(TEXT UNDER STUDY Opens)

Dehydration is a common and very serious condition for older adults – it can even turn fatal. Anujit Mitter tries to find out why prevention is the best thing to do but it’s much easier said than done—to increase their fluid intake.
For seniors, dehydration can cause many major health problems, including kidney stones, blood clot complications, passing out, rapid but weak pulse, lowered blood pressure. Being hydrated is also very important for certain medications to work properly.
Dr Avik Basu, general practitioner and intensivist, says: “Increased water loss through perspiration is common in summer months. Elderly people are at an increased risk of succumbing to dehydration.”
On how to get senior citizens to drink more water, he adds: “Senior citizens must drink at least 3 litres of plain water every day. Most of us prefer cold water or fruit juice over plain water. Chilled drinks are a no-no for the elderly since they may catch cold or even develop pneumonia in certain cases. Fruit juice is a better option.”
On how much water per day is adequate for the elderly, Dr Basu replies: “The water requirement will vary if there is any underlying disease viz. cardiac failure, renal or liver disease. These patients will need to take comparatively lesser amount of water to prevent any fluid overload.”

(TEXT UNDER STUDY Closes)

▸ **EXERCISE REQUIREMENTS**
**A)** From the article on dehydration in older adults, list every health problem that it says dehydration can cause for seniors.
**B)** Write a continuation of the article on dehydration in older adults, beginning after its final sentence.

(RECORD EXTRACTS Opens)

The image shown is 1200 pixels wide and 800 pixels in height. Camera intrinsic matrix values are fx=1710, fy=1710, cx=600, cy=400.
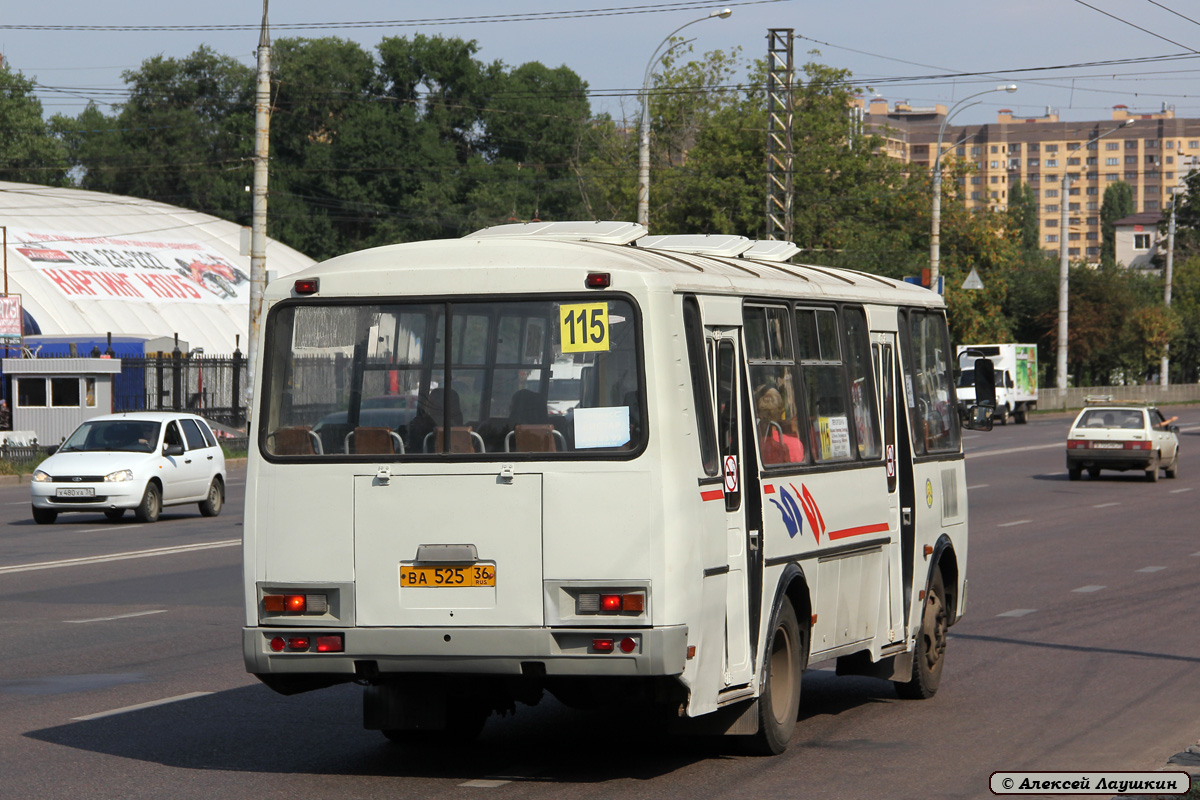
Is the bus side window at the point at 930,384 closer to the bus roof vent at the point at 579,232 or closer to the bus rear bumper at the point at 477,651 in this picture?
the bus roof vent at the point at 579,232

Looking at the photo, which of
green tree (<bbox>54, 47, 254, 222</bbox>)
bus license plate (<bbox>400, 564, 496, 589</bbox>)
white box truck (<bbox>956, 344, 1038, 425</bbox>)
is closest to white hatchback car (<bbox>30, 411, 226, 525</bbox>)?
bus license plate (<bbox>400, 564, 496, 589</bbox>)

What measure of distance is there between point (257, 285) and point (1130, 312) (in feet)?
201

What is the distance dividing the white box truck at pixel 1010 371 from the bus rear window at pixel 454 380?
53198 millimetres

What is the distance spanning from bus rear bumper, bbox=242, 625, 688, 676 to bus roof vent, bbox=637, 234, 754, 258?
2542mm

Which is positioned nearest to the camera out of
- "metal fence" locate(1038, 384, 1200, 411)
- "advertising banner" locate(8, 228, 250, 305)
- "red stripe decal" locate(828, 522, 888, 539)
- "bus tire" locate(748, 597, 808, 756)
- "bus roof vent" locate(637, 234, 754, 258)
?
"bus tire" locate(748, 597, 808, 756)

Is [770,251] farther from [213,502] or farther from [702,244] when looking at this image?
[213,502]

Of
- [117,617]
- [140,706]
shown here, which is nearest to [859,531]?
[140,706]

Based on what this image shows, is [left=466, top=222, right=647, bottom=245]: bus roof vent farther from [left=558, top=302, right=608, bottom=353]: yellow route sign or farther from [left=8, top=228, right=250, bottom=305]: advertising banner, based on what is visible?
[left=8, top=228, right=250, bottom=305]: advertising banner

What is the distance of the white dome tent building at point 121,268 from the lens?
59.5 m

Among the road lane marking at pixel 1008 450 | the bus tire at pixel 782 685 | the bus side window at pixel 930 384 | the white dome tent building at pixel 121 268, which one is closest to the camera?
the bus tire at pixel 782 685

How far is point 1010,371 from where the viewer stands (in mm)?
63000

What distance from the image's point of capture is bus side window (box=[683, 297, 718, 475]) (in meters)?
7.56

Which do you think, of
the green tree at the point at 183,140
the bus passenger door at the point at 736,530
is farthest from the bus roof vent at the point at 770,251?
the green tree at the point at 183,140

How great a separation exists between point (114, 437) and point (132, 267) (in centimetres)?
4241
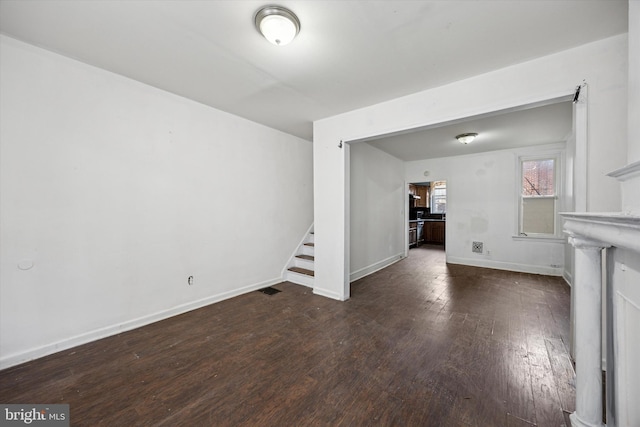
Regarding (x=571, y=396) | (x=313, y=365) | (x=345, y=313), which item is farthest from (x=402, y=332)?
(x=571, y=396)

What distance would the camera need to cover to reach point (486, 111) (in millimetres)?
2418

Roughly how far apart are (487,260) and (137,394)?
6202mm

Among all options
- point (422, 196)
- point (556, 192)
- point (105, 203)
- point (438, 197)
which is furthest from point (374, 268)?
point (438, 197)

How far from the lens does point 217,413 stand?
153 centimetres

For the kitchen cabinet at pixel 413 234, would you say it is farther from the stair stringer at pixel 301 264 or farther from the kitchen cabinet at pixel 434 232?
the stair stringer at pixel 301 264

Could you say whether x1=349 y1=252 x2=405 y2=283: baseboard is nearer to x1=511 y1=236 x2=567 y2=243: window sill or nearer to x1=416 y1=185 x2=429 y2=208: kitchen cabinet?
x1=511 y1=236 x2=567 y2=243: window sill

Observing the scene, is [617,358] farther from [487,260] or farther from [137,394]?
[487,260]

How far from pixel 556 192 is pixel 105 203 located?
7208 mm

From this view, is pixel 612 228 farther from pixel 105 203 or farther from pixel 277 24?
pixel 105 203

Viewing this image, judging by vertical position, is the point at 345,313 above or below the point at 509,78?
below

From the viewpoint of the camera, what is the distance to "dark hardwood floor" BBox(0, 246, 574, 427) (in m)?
1.53

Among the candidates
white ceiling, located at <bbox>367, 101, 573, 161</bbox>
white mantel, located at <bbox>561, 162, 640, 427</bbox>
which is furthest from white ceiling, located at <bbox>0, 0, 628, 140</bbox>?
white mantel, located at <bbox>561, 162, 640, 427</bbox>

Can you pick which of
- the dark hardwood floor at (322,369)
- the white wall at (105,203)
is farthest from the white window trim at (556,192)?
the white wall at (105,203)

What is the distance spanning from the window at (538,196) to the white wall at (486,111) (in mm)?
3658
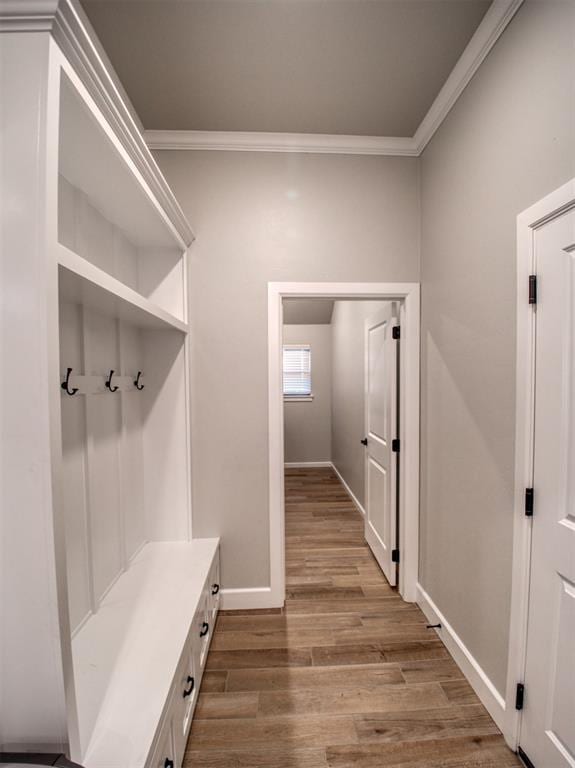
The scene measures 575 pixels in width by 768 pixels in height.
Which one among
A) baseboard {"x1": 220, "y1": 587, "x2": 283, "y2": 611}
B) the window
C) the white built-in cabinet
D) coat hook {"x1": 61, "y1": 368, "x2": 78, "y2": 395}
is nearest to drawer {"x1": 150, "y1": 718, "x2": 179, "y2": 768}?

(RECORD EXTRACTS Closes)

▸ **ANSWERS TO THE EXERCISES**
**A)** kidney stones; blood clot complications; passing out; rapid but weak pulse; lowered blood pressure

**B)**
On any particular advice for diabetics/ high BP patients, the doctor says: “Chronic hypertensive patients are dehydrated more compared to normal people. So, they require to drink sufficient water. Similar advice is given to diabetic patients. But if they have an associated nephropathy i.e. renal disease or any cardiac failure, then obviously the level of fluid consumption must be cut down considerably.”
Often, seniors complain about prolonged time for healing in case of cuts and bruises. Dr Basu is quick to reply: “Since water forms the main bulk of the blood, so a reduction in body water will definitely lead to alteration of certain blood parameters e.g. cellular ratios, blood flow. Less blood flow will decrease the rate of delivery of nutrients to the cells and thus delay wound healing. There will be increased population of inflammatory cells nearer the tissues that may lead to persistence of inflammation in and around the site of injury. So, a patient with any bodily injury must be adequately hydrated.”
On how differently dehydration affects the elderly in comparison to young adults or middle-aged adults, he says: “We shouldn’t advise overzealous consumption of water as that may predispose the subject to cardiac or renal morbidity. For a young adult, the body is more prompt to mount compensatory mechanisms to fight the dehydration, but that isn’t so in case of an elderly. That is why maintenance of hydration is equally important for both the elderly and younger adults.”
- Less constipation / less need for laxatives
- Fewer falls
- Reduced risk of urinary tract infection (UTI)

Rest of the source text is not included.